• STATED TASK:
Continue the passage about Maple Valley's schools and city government, picking up right after its last sentence.

• DOCUMENT TEXT:
The Tahoma School District at one point had its high school in neighboring Covington. In 2015, a bond measure was passed to build a new and more centralized high school for the district. It was to be built in a small unincorporated area southeast of Four Corners that was completely surrounded by Maple Valley, known informally as the ‘Donut Hole’. The area was annexed into Maple Valley and the new three-story Tahoma High School was completed in 2017.

Most of the district's schools are located within the city, with a few exceptions:
 Tahoma High School (Maple Valley)
 Maple View Middle School (Covington)
 Summit Trail Middle School (Ravensdale)
 Glacier Park Elementary School (Maple Valley)
 Rock Creek Elementary School (Maple Valley)
 Shadow Lake Elementary School (Maple Valley)
 Cedar River Elementary School (Maple Valley)
 Lake Wilderness Elementary School (Maple Valley)
 Tahoma Elementary School (Hobart)

Government and politics

Maple Valley City Council
The City Council is made up of seven councillors elected by local residents.

Records of labeled boxes
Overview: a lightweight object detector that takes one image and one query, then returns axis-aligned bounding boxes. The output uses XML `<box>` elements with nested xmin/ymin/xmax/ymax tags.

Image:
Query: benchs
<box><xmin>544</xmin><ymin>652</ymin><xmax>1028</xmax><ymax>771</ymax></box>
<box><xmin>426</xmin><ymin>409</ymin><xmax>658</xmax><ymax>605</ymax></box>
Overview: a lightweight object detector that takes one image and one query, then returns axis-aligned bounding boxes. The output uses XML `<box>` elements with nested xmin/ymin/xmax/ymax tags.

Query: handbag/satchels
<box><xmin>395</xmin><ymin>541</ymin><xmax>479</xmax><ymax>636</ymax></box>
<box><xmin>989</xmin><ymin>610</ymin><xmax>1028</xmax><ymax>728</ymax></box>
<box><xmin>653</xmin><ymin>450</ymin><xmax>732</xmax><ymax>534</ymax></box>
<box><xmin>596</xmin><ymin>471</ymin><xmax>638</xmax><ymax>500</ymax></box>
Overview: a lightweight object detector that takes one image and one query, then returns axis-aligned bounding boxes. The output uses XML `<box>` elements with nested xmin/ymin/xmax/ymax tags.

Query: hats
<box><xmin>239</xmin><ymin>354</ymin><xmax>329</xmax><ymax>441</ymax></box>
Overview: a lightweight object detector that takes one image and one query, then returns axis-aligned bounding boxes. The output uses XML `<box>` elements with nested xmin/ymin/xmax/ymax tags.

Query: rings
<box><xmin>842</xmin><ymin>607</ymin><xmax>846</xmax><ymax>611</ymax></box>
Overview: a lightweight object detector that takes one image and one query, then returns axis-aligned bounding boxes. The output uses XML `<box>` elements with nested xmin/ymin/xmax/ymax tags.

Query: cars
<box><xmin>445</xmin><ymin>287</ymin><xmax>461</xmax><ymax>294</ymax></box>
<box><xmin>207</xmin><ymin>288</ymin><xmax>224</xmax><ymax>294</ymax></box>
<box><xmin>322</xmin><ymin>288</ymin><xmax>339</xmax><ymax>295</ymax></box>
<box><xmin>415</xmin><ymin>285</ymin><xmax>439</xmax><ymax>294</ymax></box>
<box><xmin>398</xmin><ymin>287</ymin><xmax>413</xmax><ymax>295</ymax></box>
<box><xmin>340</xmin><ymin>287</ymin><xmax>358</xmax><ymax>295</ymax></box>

• ANSWER FOR THIS EXERCISE:
According to the city's website, "the Council establishes policy direction for the City, enacts ordinances and resolutions, maintains relationships and contact in local, state, regional and national associations, and generally provides leadership for the City and direction to the City Manager."

Police
Maple Valley is a contract city with the King County Sheriff's Office for police services. The King County deputies that are assigned to the city wear city uniforms and patches, but wear a King County Sheriff badge. The deputies mostly drive marked patrol cars with the city logo.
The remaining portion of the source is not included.